6. Con quest’auspicio, avvalorato da un particolare ricordo nella preghiera, sono lieto di salutare tutti voi che prendete parte alla celebrazione eucaristica. Saluto, innanzitutto, il vostro Pastore, il carissimo Mons. Antonio Vitale Bommarco e i Presuli presenti. Saluto i Presbiteri, i Religiosi e le Religiose, i rappresentanti dei vari Movimenti ed Associazioni ecclesiali. Mi rivolgo, poi, con deferenza alle Autorità politiche, amministrative e militari, che hanno voluto prendere parte alla nostra assemblea liturgica. Penso con profondo affetto agli ammalati e a quanti non hanno potuto essere di persona tra noi, ma che ci seguono attraverso la radio e la televisione. Penso soprattutto alle famiglie che rappresentano il luogo privilegiato per educare i giovani ai valori del rispetto della vita e alla solidarietà. La vostra Comunità diocesana sta portando avanti un piano pastorale, da proseguire nei prossimi anni, con l’obiettivo di rimettere la famiglia al centro della vita ecclesiale e sociale. Vi rendete ben conto che, proprio perché il nucleo familiare sta attraversando difficili situazioni di disagio e sofferenza, occorre intensificare e concentrare su di esso lo sforzo pastorale della Diocesi. Se la famiglia respira un’atmosfera dove prevalgono modelli scarsamente significativi, è doveroso far di tutto per promuovere e alimentare nella società una autentica mentalità di fede; se la famiglia appare impoverita di ideali umani e cristiani e appesantita dal costume dominante, è necessario con ogni mezzo renderla capace e preparata a rispondere con la fede alle sfide della nostra epoca. La famiglia è insostituibile per un progetto di crescita umana e spirituale della società. Essa è come il crocevia obbligato di maturazione dell’uomo e del cristiano, dal quale dipende in buona parte il nostro futuro. È la culla dove si sviluppano il dono della vita, la prima socializzazione e la fondamentale educazione ai valori; è il luogo per la crescita armoniosa della affettività, della solidarietà, della socialità, del dialogo con le culture diverse e della tolleranza. Da essa dipende anche il futuro della vostra comunità cristiana e opportuna è, perciò, la scelta pastorale di insistere nella catechesi sul valore e sulla missione della famiglia. Bisogna riaccendere nel cuore dei cristiani la stima per i valori dell’amore fedele e fecondo; bisogna aiutare gli adulti ad essere soggetti maturi di fede e di missione.

7. Questo, carissimi fratelli e sorelle, è certamente un programma complesso, che richiede un’azione comune condotta con pazienza e perseveranza.

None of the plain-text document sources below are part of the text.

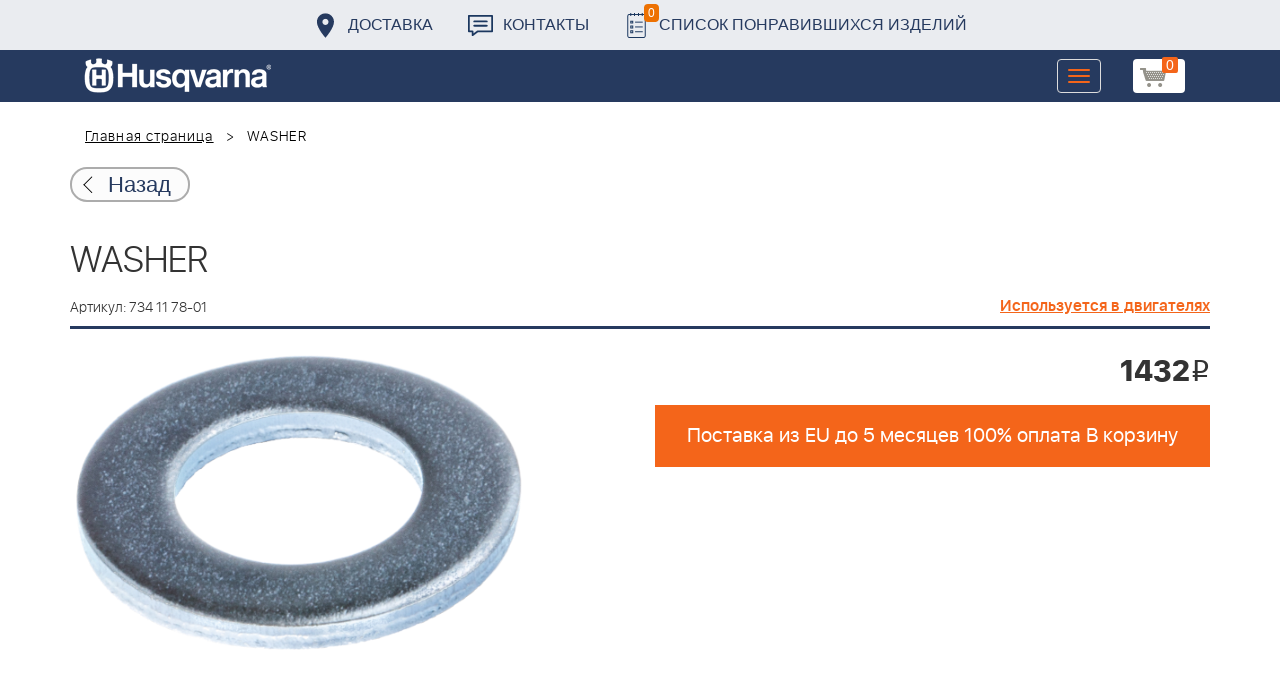

--- FILE ---
content_type: text/html; charset=UTF-8
request_url: https://benzolider.spb.ru/ajax/updatepricedetail.php
body_size: -62
content:
{"COST":1432}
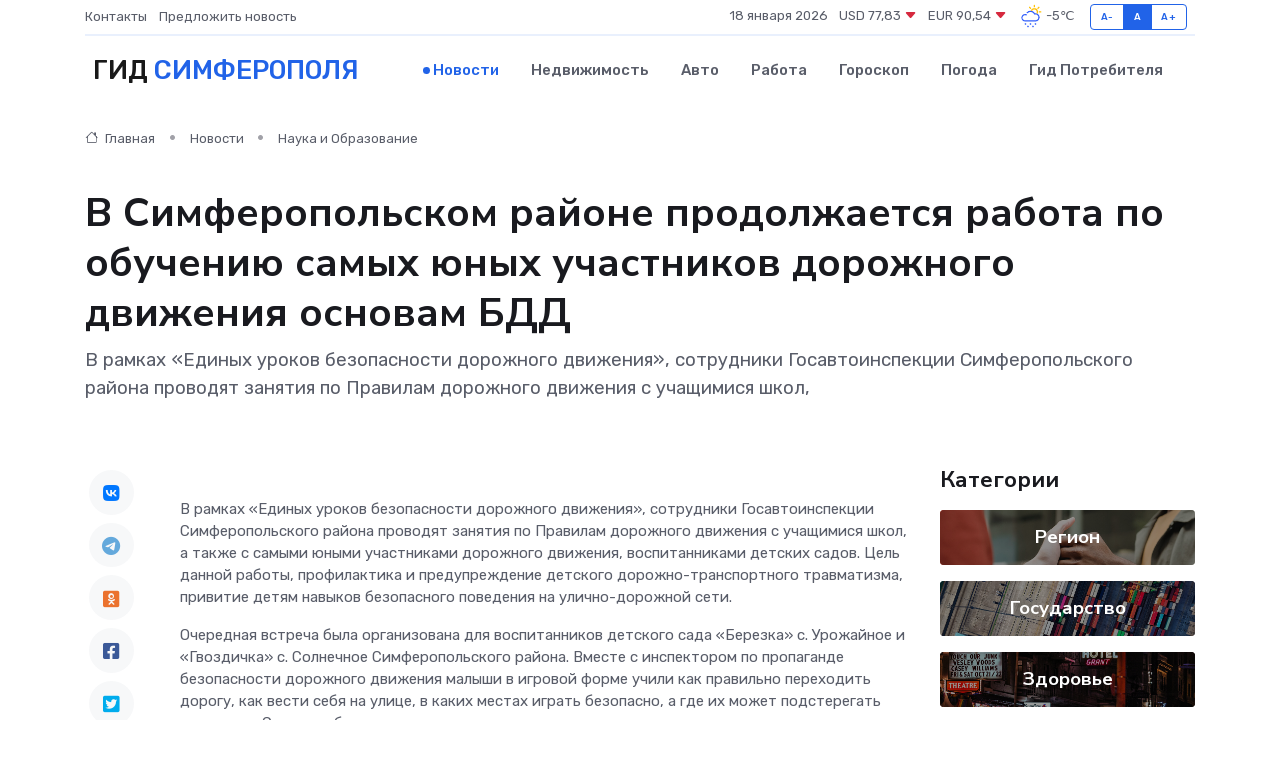

--- FILE ---
content_type: text/html; charset=utf-8
request_url: https://www.google.com/recaptcha/api2/aframe
body_size: 268
content:
<!DOCTYPE HTML><html><head><meta http-equiv="content-type" content="text/html; charset=UTF-8"></head><body><script nonce="R3F608eTF26SYaV8lRzzUg">/** Anti-fraud and anti-abuse applications only. See google.com/recaptcha */ try{var clients={'sodar':'https://pagead2.googlesyndication.com/pagead/sodar?'};window.addEventListener("message",function(a){try{if(a.source===window.parent){var b=JSON.parse(a.data);var c=clients[b['id']];if(c){var d=document.createElement('img');d.src=c+b['params']+'&rc='+(localStorage.getItem("rc::a")?sessionStorage.getItem("rc::b"):"");window.document.body.appendChild(d);sessionStorage.setItem("rc::e",parseInt(sessionStorage.getItem("rc::e")||0)+1);localStorage.setItem("rc::h",'1768739807522');}}}catch(b){}});window.parent.postMessage("_grecaptcha_ready", "*");}catch(b){}</script></body></html>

Ma Gesù, il Risorto, cammina e opera insieme con noi. Il suo messaggio, che la Chiesa proclama con singolare enfasi in questo tempo pasquale, è colmo di luce: “Risplenda su di noi, Signore, la luce del tuo volto” (Sal 4, 7). Si tratta di una luce che ha sempre la stessa forza. Penetra nelle tenebre del peccato e del male, che si sono accumulate nella storia delle coscienze umane, nella storia delle società umane, nella storia dell’intera famiglia umana. Bisogna, dunque, ascoltare e fare nostra anche la voce dei Salmi dell’Antico Testamento: “. . . Rispondimi, Dio”. “Quando ti invoco, rispondimi, Dio, mia giustizia: dalle angosce mi hai liberato; pietà di me, ascolta la mia preghiera” (cf. Sal 4, 2). “. . . Rispondimi, Dio”.

Cristo crocifisso e risorto: ecco la risposta di Dio all’uomo di ogni tempo. Carissimi, apriamo il cuore ad accogliere questa definitiva risposta. Apriamo il cuore a Cristo! Amen!  

Rivolgendosi ai fedeli sloveni presenti, Giovanni Paolo II pronuncia queste parole.  

Rivolgo ora un cordiale saluto ai fedeli di lingua slovena, che fanno parte della comunità ecclesiale, e a quanti sono qui convenuti per questa particolare circostanza. Esorto tutti voi, carissimi fratelli e sorelle, a restare fedeli ai valori della fede e a trovare nel Vangelo la sorgente costante di quella collaborazione solidale che è nel comune auspicio e che insieme voi cercate di costruire. A voi e alle vostre famiglie la mia affettuosa benedizione.